Land and Water Conservation Fund Secures View from Virginia's Spy Rock, One of the Most Scenic Overlooks along the Appalachian Trail

NELSON COUNTY, Va., April 24, 2015 – Today, United States Department of Agriculture Deputy Under Secretary Arthur "Butch" Blazer joined representatives of The Conservation Fund, and the U.S. Forest Service to celebrate the protection of property within George Washington-Jefferson National Forests along the Appalachian National Scenic Trail. Funding support was provided through the Land and Water Conservation Fund (LWCF).

"This is why the Land and Water Conservation Fund is so important," said Blazer. "By working with the landowners who want to see this land protected, we are continuing the Campbell family's conservation ethic, and preserving clean drinking water with the Chesapeake Bay watershed. The view enjoyed by thousands of Appalachian Trail hikers will remain untouched for future generations."

Owned by one of the first families to settle in Nelson County, the high elevation landscape, cultivated by more than a century of farming, is unique and provides the Forest Service with opportunities to manage the property for the benefit species, like the golden-winged warbler and the brook trout.

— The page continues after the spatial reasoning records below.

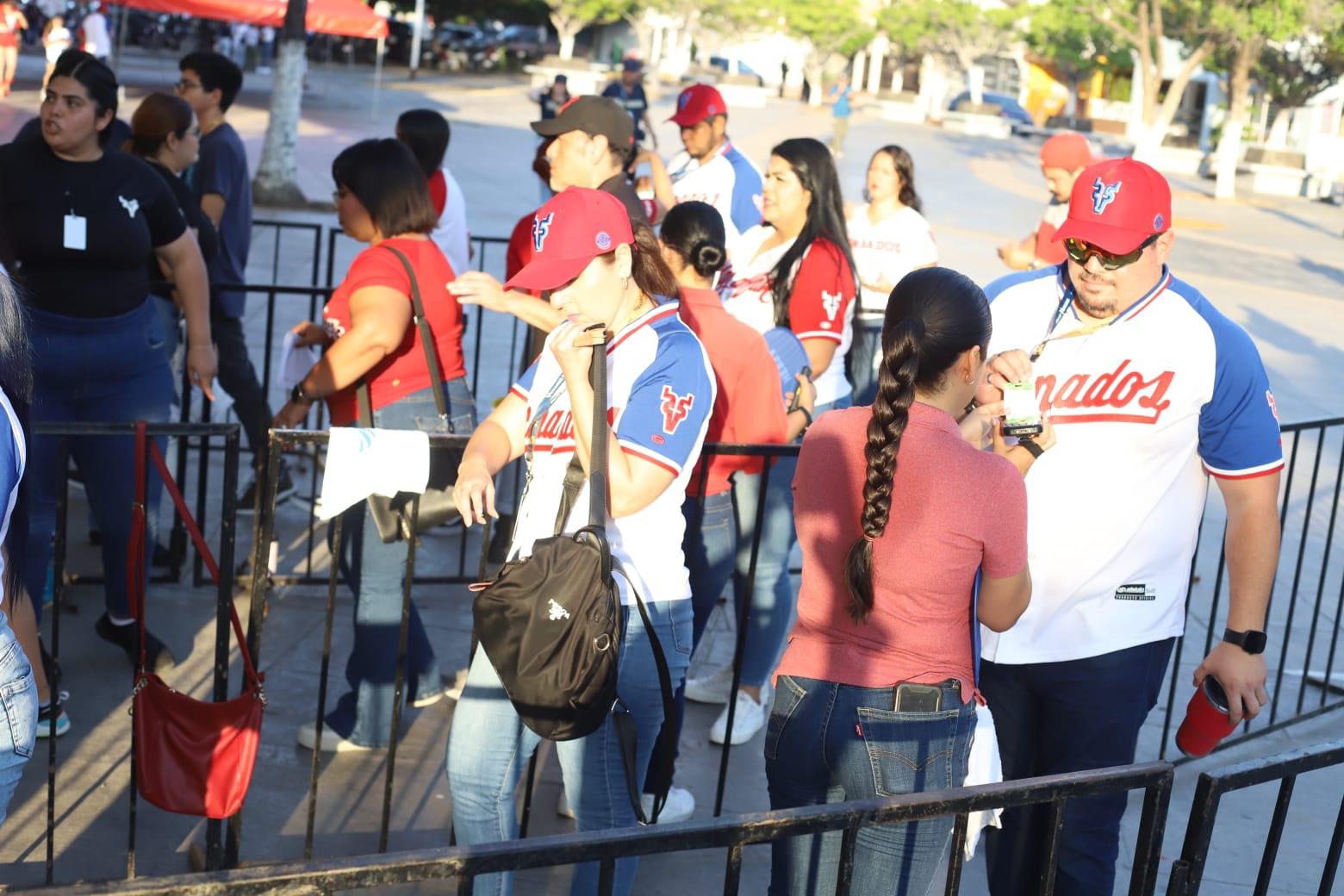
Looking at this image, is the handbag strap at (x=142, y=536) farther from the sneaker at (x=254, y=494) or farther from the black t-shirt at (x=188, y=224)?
the sneaker at (x=254, y=494)

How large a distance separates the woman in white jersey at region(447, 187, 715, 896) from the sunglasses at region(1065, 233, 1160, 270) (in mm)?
910

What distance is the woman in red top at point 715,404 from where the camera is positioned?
4.20 m

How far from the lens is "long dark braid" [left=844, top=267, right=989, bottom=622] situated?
268 centimetres

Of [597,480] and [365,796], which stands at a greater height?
[597,480]

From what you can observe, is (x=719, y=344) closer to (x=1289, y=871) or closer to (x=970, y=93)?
Answer: (x=1289, y=871)

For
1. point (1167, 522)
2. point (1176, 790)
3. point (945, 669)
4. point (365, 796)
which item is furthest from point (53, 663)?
point (1176, 790)

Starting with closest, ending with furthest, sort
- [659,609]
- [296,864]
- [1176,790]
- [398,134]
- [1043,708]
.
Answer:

Blazer said the 317-acre property not only preserves a portion of the Appalachian Trial and the natural viewshed from Spy Rock scenic overlook, it also supports the health of unique wildlife habitats and provides new access for hunting, fishing and other outdoor recreation. Outdoor recreation in Virginia contributes $13.6 billion in consumer spending and directly support 138,000 Virginia jobs.

With help from the National Park Service, the Conservation Fund purchased the Campbell property in May 2014 and conveyed it to the Forest Service, which prioritized this project for funding from the Land and Water Conservation Fund.

Blazer said that the Land and Water Conservation Fund takes a small portion of the money collected from oil and gas development in federal offshore waters and invests it into conservation and recreation projects for the benefit of all Americans. The Fund will expire in September unless Congress votes to reauthorize it. If it is not reauthorized, local communities could be left without a critical source of funding for critically important local projects such as the one we celebrate today.

Blazer said the addition of this land, which is almost completely surrounded by the National Forest, not only enhances Forest Service management, it also ensures that the nearby freshwater system of Louisa Spring Branch, suitable for brook trout, will continue to improve. The property holds the potential to also be culturally significant, with previous discoveries of numerous early American artifacts.

The mission of the Forest Service, part of the U.S. Department of Agriculture, is to sustain the health, diversity, and productivity of the Nation's forests and grasslands to meet the needs of present and future generations. The agency manages 193 million acres of public land, provides assistance to state and private landowners, and maintains the largest forestry research organization in the world. Public lands the Forest Service manages contribute more than $13 billion to the economy each year through visitor spending alone. Those same lands provide 20 percent of the Nation's clean water supply, a value estimated at $7.2 billion per year. The agency has either a direct or indirect role in stewardship of about 80 percent of the 850 million forested acres within the U.S., of which 100 million acres are urban forests where most Americans live.